**TASK REQUIREMENTS**
Retype, word for word, the line holding "Verliefd op Nederland - Kalender 2022" and every line below it to the end of the listing. Leave out the pictures.

**EXCERPTED RECORDS**
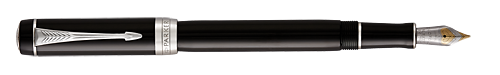 Black CT  finish - International Fountain Pen shown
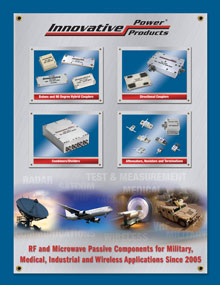 IPP Catalog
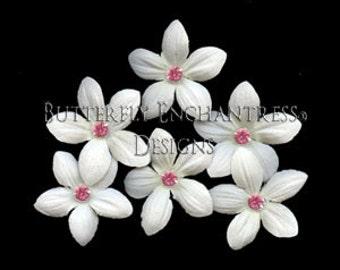 Wedding Hair Flowers, Bridal Hair Accessories, Pink Wedding - 6 Creamy White Stephanotis Hair Pins - Pink Rhinestone Centers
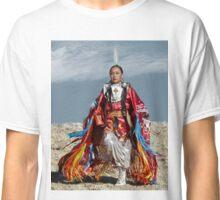 Shawl dancer Classic T-Shirt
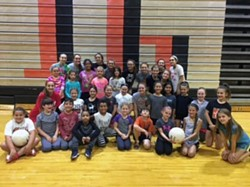 Elementary future volleyball players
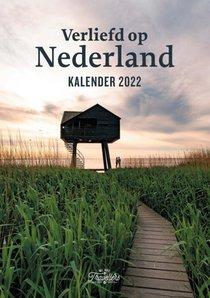 Verliefd op Nederland - Kalender 2022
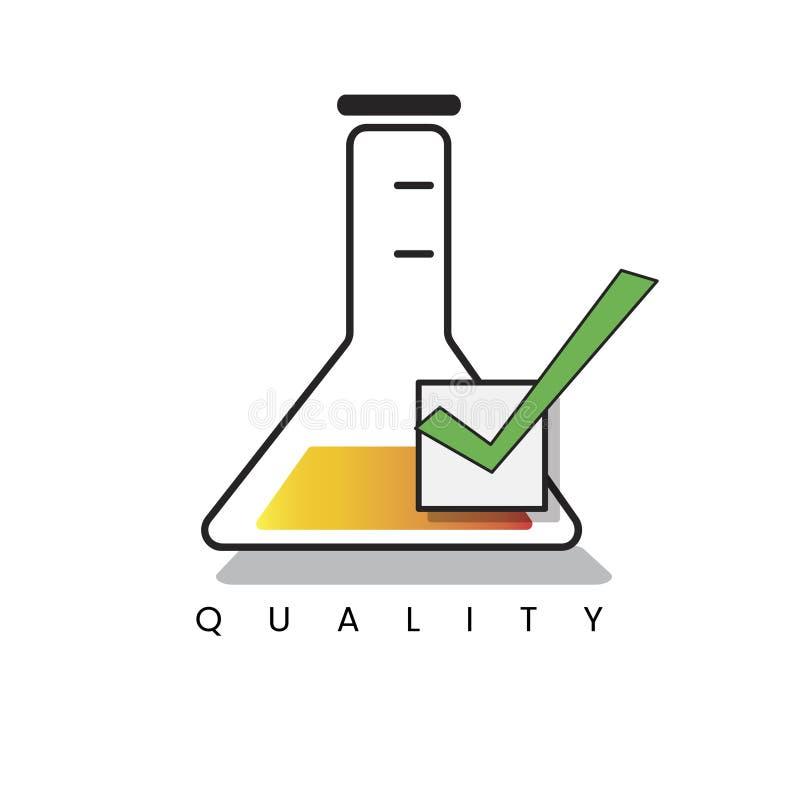 Ejemplo del frasco del laboratorio de química libre illustration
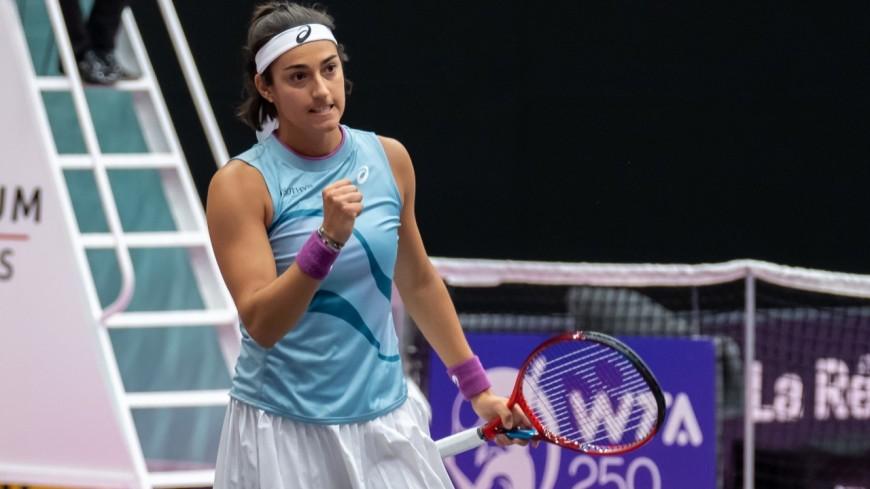 Open 6e Sens : Caroline Garcia se qualifie pour le second tour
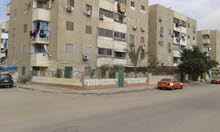 special apartment in Ismailia for sale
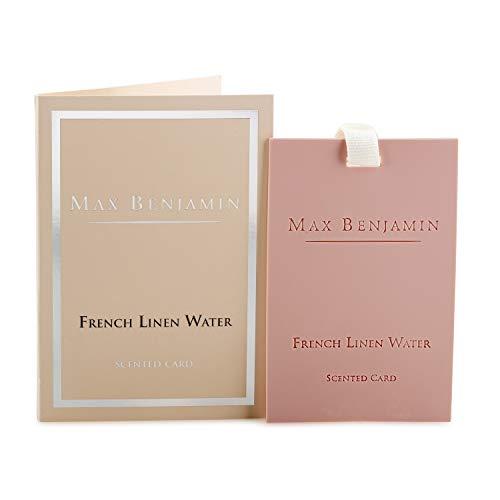 Max Benjamin Max Benjamin French Linen Water Duftkarte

**REPLY**
 Verliefd op Nederland - Kalender 2022
 Ejemplo del frasco del laboratorio de química libre illustration
 Open 6e Sens : Caroline Garcia se qualifie pour le second tour
 special apartment in Ismailia for sale
 Max Benjamin Max Benjamin French Linen Water Duftkarte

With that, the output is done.